The effects of trauma on children are particularly tragic. In 1976, a Chowchilla, California school bus driver and twenty-six children were abducted by armed men. The ages of the children ranged from five to fourteen. The hostages were freed after sixteen hours of being detained. After that incident, every single child displayed symptoms of PTSD. For many, the symptoms worsened over time. These children were detained by men who spoke English and they were only detained for sixteen hours. But they were still incredibly traumatized.

We don’t know when these children will be reunited with their parents. It could be weeks. It could be months. It certainly will be longer than sixteen hours, we know that. Prolonged periods of captivity can lead to more dire consequences. If nothing changes for the child, despite efforts to be freed or reunited or improve their outcome, the child will have a high risk of developing learned helplessness. This essentially means they’ve given up. Their mental reward system is broken and they end up walking around like zombies. Accounts of German concentration camp survivors and Japanese internment camp survivors have both shown that behavior. Depression and other chronic mental health illnesses can be catalyzed by kidnapping and separation from parents. Perhaps most disturbing of all, there is a chance that these children will suffer an enduring personality change. As a result of their abuse, their brains could be permanently altered. Even if they’re reunited with their families, they might never be the same.
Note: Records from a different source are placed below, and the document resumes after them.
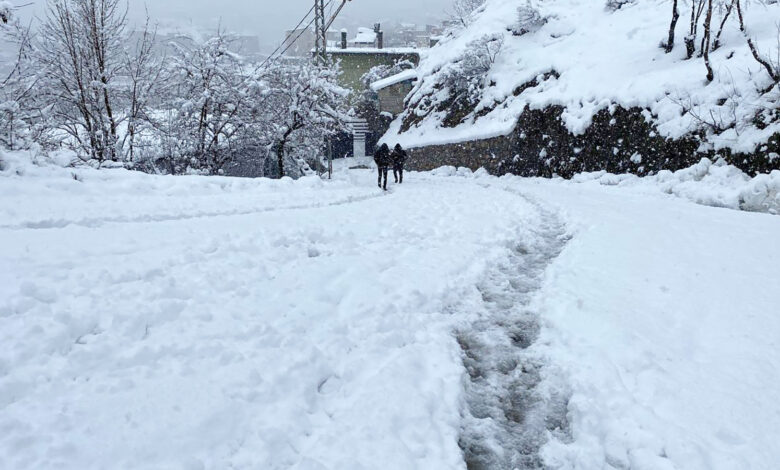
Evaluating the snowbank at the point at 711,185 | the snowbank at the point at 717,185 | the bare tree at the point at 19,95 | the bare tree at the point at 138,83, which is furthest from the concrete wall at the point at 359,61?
the snowbank at the point at 717,185

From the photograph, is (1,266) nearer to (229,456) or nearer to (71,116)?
(229,456)

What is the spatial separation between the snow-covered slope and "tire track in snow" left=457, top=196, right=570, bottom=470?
1042 centimetres

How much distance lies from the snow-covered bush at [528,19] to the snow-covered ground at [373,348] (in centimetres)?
2519

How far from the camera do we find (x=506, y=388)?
385 centimetres

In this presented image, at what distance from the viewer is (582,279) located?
5.86 m

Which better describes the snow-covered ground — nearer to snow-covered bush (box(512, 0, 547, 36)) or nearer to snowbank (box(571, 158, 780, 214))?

I don’t know these children’s fate. I want to believe that they’ll be okay. I want to believe that they will all persevere through this and not be permanently handicapped. Unfortunately, the evidence indicates that this is not likely. They are experiencing severe trauma. Medical authorities have classified the children’s treatment as clinical child abuse. Overcoming my trauma nearly killed me and I had every resource imaginable at my disposal. These kids have nothing and they have no one. They were fleeing oppression and persecution. They came here for refuge and safe harbor. Instead of welcoming them, we tore them from their parents. We taught these children the meaning of true fear. Because of that, they will never be the same. Shame on America.